🤖 AI Summary
This work addresses the persistent underperformance of machine learning models on intersecting sensitive subgroups—such as those defined by race and gender—attributed to inadequate bias metrics and insufficient representation in training data. The authors introduce coverage constraints into a bias mitigation framework for the first time, formulating the problem via integer linear programming to optimize data modification costs while ensuring adequate representation across all (intersecting) groups and bounding approximation error in bias reduction. This approach enables quantification of the “price of fairness,” facilitating principled trade-offs between equity and data efficiency in legal compliance and data governance contexts. Empirical evaluations across multiple benchmark datasets and classifiers demonstrate that the proposed framework effectively preserves predictive accuracy while substantiating the critical role of coverage constraints in safeguarding both fairness and performance in downstream models.
📝 Abstract
Machine learning models have been shown to exhibit discriminatory outcomes or degraded performance for individuals at the intersection of multiple sensitive attributes, such as race and gender. This stems in part from two interrelated challenges: the lack of principled measures for quantifying bias (potentially intersectional), and insufficient representation of intersectional subgroups in training data. We extend a recent bias mitigation framework to incorporate coverage constraints that enforce sufficient representation across groups, including intersectional subgroups.
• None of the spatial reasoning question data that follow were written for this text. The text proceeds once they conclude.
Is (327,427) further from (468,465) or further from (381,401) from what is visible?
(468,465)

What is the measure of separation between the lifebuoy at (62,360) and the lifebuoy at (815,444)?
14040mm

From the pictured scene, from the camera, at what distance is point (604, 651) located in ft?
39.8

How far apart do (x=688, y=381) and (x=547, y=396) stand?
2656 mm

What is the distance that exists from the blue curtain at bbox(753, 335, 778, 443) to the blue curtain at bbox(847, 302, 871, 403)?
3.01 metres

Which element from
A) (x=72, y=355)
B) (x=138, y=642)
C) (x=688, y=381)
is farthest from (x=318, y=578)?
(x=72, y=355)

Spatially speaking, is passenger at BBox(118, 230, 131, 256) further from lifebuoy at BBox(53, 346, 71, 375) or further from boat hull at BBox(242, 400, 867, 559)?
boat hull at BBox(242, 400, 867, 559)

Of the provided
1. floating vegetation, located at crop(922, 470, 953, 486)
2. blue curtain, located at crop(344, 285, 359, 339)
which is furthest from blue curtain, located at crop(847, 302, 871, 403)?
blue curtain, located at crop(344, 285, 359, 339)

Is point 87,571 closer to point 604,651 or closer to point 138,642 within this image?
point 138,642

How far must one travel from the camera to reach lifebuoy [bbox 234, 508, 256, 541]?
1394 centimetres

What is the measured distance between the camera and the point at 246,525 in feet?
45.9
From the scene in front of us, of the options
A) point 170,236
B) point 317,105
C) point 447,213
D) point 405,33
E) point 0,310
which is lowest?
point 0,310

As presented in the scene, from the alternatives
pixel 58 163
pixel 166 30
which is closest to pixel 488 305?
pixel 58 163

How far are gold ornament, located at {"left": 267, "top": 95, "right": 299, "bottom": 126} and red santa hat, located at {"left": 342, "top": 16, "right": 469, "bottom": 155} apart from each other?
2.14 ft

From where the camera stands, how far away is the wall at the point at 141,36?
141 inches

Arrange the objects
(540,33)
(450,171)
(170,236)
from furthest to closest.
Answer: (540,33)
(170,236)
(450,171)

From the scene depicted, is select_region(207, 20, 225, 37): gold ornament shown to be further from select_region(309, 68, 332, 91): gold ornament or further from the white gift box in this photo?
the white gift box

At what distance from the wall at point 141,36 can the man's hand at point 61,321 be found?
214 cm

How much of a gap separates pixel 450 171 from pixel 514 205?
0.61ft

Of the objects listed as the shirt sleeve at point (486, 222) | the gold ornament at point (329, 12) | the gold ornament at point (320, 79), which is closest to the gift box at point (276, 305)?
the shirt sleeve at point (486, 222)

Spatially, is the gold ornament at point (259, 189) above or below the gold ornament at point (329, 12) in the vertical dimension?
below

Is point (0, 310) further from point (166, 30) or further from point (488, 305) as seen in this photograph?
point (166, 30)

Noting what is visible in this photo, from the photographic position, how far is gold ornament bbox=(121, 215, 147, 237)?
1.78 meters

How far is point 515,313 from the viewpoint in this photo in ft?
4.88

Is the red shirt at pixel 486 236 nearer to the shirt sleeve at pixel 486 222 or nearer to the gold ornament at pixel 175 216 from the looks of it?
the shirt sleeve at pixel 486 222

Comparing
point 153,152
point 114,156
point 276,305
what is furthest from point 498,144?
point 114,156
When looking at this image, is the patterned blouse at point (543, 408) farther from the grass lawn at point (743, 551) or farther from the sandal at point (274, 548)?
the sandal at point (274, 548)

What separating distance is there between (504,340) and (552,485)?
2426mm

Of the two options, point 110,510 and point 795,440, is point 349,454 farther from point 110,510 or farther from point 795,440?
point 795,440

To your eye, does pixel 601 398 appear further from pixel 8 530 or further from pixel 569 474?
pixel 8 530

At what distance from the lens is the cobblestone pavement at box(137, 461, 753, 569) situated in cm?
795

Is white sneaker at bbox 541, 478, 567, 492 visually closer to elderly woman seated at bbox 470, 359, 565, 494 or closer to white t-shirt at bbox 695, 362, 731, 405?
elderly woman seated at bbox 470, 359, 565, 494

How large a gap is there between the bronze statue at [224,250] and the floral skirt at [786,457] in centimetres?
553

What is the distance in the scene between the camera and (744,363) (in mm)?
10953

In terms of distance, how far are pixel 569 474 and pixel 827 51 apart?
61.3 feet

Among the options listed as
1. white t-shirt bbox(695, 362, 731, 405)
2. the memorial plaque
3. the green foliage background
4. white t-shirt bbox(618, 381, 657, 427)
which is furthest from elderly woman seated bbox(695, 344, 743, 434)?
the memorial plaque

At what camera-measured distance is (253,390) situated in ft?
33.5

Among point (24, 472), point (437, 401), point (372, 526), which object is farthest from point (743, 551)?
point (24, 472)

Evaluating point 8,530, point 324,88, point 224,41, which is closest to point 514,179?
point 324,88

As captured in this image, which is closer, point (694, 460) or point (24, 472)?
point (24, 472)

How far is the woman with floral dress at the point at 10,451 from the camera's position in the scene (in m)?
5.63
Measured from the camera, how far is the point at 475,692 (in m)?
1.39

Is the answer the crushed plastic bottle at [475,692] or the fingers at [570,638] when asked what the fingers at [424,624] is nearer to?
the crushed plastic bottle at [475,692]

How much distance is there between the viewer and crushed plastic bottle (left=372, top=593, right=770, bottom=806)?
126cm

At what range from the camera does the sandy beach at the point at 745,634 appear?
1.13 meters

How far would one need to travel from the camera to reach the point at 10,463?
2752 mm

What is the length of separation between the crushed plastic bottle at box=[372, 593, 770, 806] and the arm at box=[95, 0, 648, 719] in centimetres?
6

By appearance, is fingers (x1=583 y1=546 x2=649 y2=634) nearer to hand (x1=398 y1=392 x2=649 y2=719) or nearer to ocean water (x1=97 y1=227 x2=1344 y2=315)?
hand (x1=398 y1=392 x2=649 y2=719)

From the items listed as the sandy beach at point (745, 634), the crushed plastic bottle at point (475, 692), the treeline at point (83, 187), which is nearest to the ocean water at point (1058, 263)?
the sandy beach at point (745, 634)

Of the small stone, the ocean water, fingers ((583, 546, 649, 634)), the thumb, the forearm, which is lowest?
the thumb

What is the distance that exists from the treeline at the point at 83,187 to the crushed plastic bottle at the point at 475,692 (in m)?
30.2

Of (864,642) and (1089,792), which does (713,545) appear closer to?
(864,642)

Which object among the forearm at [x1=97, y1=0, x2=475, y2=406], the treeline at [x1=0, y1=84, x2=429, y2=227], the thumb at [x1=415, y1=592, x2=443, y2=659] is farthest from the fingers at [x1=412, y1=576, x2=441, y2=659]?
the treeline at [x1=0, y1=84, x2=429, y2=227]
Since achieving exactly zero bias for all groups may not be data efficient (meaning it may require large amounts of data), our solution trades small approximation errors in bias for greater data efficiency while satisfying coverage constraints. We also formulate bias mitigation as an integer linear program that optimizes over all mitigation strategies, and characterize the price of fairness, the minimum data modification cost, as a function of fairness tolerance. This is essential both for legal compliance, where regulations may mandate specific fairness thresholds, and for data governance, enabling practitioners to make informed trade-offs between bias reduction and data modification (particularly, data purchasing) costs. We evaluate our techniques on publicly available datasets, demonstrating that bias mitigation via our framework preserves predictive accuracy across multiple classifiers, and that coverage constraints, while motivated by statistical considerations, are essential for preserving downstream ML performance.